## SUPPLIED TEXT

============================================================

The Bleddfa Centre, in Powys, was founded in 1974 by Roose-Evans and his partner Hywel Jones. The Bleddfa Centre hosts seminars, workshops and retreats, and aims to encourage the exploration of the relationship between art and life, and between the creative and the spiritual.

==Journalism==
Roose-Evans contributed articles and reviews to many journals and publications. He was a regular contributor to the BBC's programme Kaleidescope, and Woman's Hour, and for two years contributed a weekly column for Woman magazine, under the heading Something Extra.

==Publications==
Roose-Evans was the author of twenty-one books, including: Directing A Play, with an introduction by Vanessa Redgrave; Experimental Theatre; London Theatre: from the Globe to the National; One Foot on the Stage (the biography of the actor Richard Wilson); Inner Journey: Outer Journey; Passages of the Soul: Ritual Today; Opening Doors and Windows: A Memoir in Four Acts; and Finding Silence: 52 Meditations for Daily Living.

Roose-Evans also edited the letters of Joyce Grenfell to her mother, Darling Ma, as well as her wartime journals, The Time of My Life. In addition he wrote for Maureen Lipman an entertainment about life of Joyce Grenfell entitled Re:Joyce! and directed the first performances. It later played two sell-out seasons in the West End.

============================================================

## EXCERPTED DATA

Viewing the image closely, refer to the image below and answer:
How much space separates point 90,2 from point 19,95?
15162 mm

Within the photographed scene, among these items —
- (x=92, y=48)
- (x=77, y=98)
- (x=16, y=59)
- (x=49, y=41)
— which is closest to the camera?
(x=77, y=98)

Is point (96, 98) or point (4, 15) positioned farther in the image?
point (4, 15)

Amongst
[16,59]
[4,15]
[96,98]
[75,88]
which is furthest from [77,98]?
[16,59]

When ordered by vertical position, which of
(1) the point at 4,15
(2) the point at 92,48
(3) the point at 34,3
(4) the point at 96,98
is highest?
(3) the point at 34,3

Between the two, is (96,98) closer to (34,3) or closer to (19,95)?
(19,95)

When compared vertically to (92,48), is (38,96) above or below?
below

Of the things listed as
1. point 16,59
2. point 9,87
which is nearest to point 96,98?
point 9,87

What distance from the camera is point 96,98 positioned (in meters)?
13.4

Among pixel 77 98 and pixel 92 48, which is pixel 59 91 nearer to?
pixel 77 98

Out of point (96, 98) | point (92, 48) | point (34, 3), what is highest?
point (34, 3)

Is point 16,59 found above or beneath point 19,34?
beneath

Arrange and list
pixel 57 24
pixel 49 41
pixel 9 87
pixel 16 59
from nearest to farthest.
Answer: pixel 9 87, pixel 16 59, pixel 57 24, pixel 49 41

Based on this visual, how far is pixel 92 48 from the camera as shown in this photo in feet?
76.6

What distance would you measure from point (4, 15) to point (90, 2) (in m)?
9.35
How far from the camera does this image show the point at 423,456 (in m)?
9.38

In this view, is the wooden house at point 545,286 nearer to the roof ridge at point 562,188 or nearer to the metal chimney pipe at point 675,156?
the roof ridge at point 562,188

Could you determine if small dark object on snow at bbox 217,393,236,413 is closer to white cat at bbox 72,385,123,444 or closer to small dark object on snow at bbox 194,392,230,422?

============================================================

## TASKS FOR THIS EXERCISE
A. According to the text on Roose-Evans, in what year was the Bleddfa Centre founded?
B. Quote the Roose-Evans text from "Roose-Evans also edited" to "the West End.".

## EXERCISE ANSWERS
A. 1974

B.
Roose-Evans also edited the letters of Joyce Grenfell to her mother, Darling Ma, as well as her wartime journals, The Time of My Life. In addition he wrote for Maureen Lipman an entertainment about life of Joyce Grenfell entitled Re:Joyce! and directed the first performances. It later played two sell-out seasons in the West End.